I was looking back at the blog and realized that I haven't blogged much about K lately. We are at a new phase in life. He is gone all day at school and then he has homework and dinner... Then we get maybe an hour until bedtime. Other than weekends I don't see this kid much.
But let me tell you... He is shaping up to be pretty awesome if I do say so myself. He is an incredible big brother. He is smart and very technically minded. He loves Legos and is in the robotics club at school. For Christmas he wants a robot kit. He most definitely did not get that from me. (Although he comes by it honestly on both sides.). He does math in his head.
He is so spiritual it blows my mind. In the last week I have had two people from primary come and tell me how impressed they are with his knowledge of the scriptures.
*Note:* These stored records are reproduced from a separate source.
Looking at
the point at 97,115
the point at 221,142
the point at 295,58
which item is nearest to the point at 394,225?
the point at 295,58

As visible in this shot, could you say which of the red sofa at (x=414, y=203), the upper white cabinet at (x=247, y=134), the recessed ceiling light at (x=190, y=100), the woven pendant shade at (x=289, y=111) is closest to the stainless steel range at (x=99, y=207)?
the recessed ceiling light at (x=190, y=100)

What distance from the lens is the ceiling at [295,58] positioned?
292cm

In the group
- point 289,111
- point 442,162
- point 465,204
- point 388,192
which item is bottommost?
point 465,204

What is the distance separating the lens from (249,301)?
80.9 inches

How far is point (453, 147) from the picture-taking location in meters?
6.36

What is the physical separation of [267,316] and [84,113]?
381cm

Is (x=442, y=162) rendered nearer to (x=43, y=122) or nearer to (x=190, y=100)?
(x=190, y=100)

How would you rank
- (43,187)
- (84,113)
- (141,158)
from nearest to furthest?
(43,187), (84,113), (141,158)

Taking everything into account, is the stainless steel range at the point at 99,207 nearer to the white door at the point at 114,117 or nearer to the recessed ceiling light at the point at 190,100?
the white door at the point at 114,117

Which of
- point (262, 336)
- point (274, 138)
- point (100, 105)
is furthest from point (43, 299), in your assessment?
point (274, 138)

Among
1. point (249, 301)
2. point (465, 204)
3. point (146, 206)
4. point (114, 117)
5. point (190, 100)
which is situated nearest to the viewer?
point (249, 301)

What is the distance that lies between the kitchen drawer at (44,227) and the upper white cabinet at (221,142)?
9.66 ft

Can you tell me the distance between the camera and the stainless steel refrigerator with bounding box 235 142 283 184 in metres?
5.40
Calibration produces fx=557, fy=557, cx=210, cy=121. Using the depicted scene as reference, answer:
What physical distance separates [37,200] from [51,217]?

We were talking in the car Sunday about a story he read. "i was telling my teacher about the man who was a servant to the king and was teaching him the gospel and he chopped all the guys arms off. Man! I can't remember his name." And I was just about to say Alma the younger when he says "Ammon! That's the guy". Geez... I would have looked like a dummy.
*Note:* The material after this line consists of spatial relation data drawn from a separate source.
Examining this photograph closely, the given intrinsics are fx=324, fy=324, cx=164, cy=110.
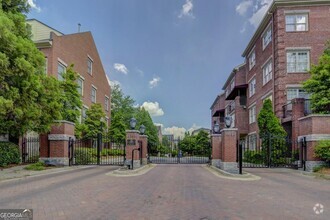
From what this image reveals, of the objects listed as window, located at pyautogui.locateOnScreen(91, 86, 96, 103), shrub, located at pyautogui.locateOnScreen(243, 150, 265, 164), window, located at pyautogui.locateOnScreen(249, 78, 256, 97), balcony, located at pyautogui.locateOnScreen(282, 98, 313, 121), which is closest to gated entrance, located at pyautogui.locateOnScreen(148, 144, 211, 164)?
shrub, located at pyautogui.locateOnScreen(243, 150, 265, 164)

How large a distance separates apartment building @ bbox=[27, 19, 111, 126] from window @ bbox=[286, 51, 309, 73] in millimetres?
16924

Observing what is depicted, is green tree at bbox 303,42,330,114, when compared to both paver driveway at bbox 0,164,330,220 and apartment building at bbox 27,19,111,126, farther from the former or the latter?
apartment building at bbox 27,19,111,126

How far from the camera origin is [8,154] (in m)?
17.0

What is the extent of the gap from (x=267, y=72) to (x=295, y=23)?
4.58m

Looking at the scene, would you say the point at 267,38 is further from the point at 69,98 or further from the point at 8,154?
the point at 8,154

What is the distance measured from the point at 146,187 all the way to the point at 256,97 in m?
23.4

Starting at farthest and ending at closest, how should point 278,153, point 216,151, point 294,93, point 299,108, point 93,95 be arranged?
point 93,95 < point 294,93 < point 299,108 < point 216,151 < point 278,153

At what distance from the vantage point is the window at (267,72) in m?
26.5

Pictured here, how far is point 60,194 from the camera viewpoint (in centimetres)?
850

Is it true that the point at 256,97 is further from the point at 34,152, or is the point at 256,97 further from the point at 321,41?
the point at 34,152

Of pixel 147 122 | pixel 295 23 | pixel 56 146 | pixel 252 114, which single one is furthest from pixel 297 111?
pixel 147 122

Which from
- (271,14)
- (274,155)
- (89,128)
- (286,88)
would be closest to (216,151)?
(274,155)

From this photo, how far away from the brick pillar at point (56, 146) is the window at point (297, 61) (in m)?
16.9

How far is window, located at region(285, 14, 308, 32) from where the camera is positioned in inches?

He is so loving and sweet. He just wants to do what is right and to be loved. Obviously he isn't perfect. We have bad days. But he is coming out of the whining and crying all the time phase and turning into such an awesome young man.
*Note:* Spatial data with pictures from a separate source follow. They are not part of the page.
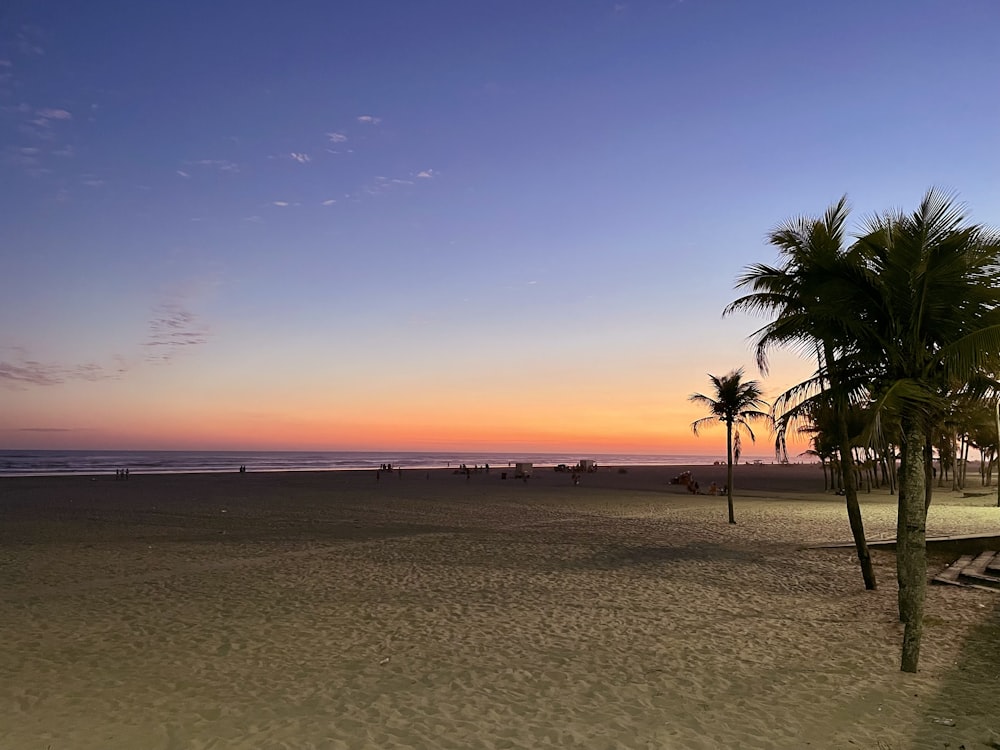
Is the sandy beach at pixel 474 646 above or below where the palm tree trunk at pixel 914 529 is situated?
below

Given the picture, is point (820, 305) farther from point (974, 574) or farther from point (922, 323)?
point (974, 574)

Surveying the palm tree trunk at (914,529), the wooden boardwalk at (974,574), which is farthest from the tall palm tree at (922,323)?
the wooden boardwalk at (974,574)

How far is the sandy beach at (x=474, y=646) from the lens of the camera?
21.2ft

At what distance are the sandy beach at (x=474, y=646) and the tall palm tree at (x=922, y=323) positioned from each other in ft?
6.31

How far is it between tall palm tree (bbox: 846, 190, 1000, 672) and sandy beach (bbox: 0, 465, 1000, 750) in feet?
6.31

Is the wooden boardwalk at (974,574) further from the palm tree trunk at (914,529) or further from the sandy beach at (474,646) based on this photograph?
the palm tree trunk at (914,529)

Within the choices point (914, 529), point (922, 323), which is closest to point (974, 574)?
point (914, 529)

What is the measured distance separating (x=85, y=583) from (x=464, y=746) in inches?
422

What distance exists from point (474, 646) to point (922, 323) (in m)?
7.52

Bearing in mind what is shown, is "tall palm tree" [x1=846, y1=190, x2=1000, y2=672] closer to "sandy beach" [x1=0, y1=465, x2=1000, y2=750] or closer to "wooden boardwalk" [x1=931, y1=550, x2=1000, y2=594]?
"sandy beach" [x1=0, y1=465, x2=1000, y2=750]

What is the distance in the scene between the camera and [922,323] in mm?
8805


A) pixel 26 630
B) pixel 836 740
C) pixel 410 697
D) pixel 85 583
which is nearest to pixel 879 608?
pixel 836 740

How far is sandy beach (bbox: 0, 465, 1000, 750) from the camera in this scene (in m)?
6.45

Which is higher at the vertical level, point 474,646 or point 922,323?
point 922,323
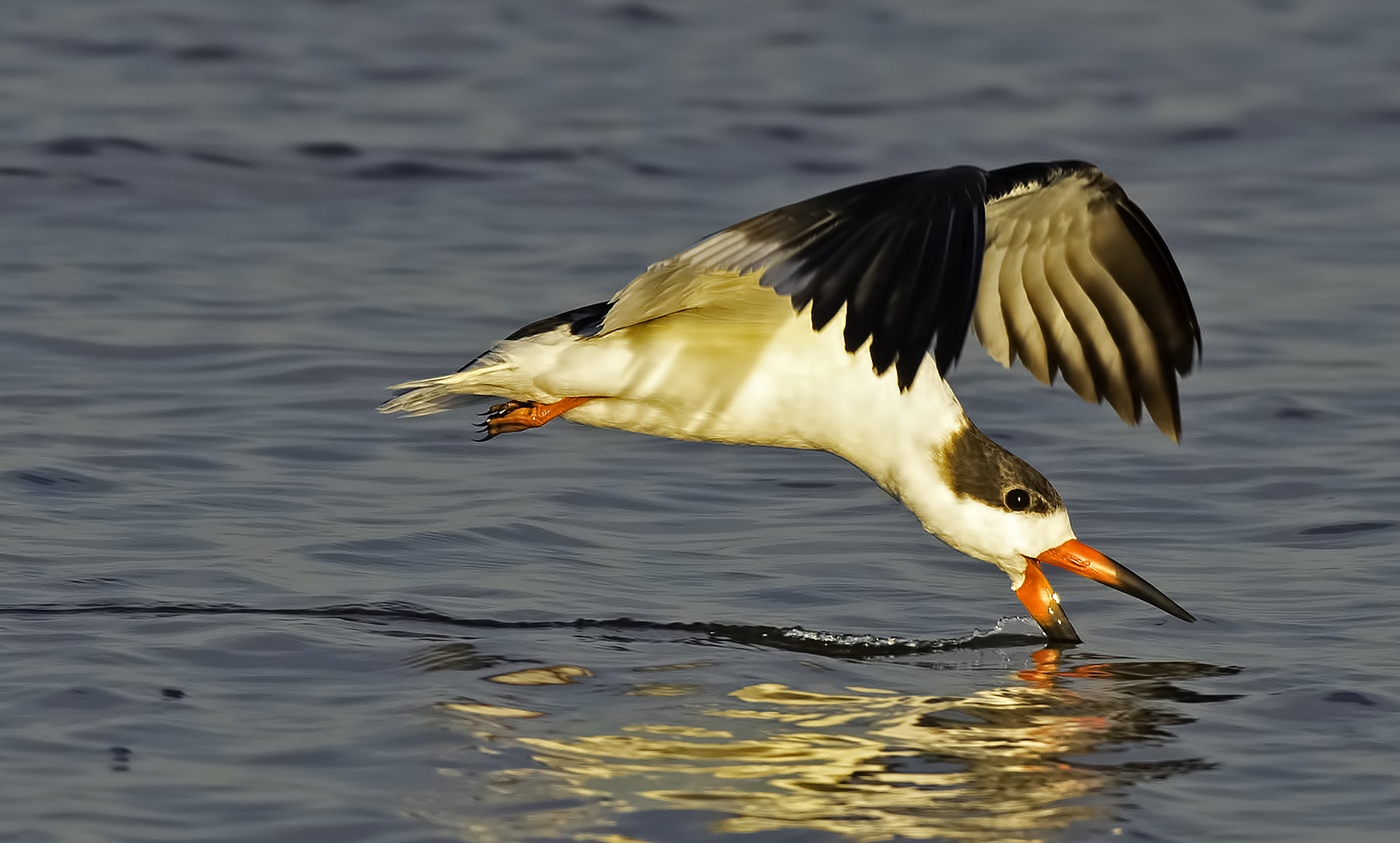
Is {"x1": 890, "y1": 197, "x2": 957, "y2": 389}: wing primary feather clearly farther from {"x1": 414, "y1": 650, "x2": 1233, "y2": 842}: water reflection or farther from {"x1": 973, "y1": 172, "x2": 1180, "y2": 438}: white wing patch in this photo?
{"x1": 973, "y1": 172, "x2": 1180, "y2": 438}: white wing patch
It's so hard to believe he is the same tiny baby I brought home 8 years ago. I remember that first Christmas with him, I was reminded so often of our savior as a baby and his mother. What she must have felt. The love she had for that small helpless baby and the knowledge of the life that awaited him. It terrified me to be so young and responsible for this child. I knew hardship and pain would find him and that has been the hardest part of being his mom so far... The pain you can't take away. I have heard it said that having a child is like having your heart walk around outside your body, and thats a pretty accurate description. i am grateful to Mary for giving her heart to the world. A world that is not always grateful for that sacrifice.
And I'm so grateful for my own awesome not so little boy.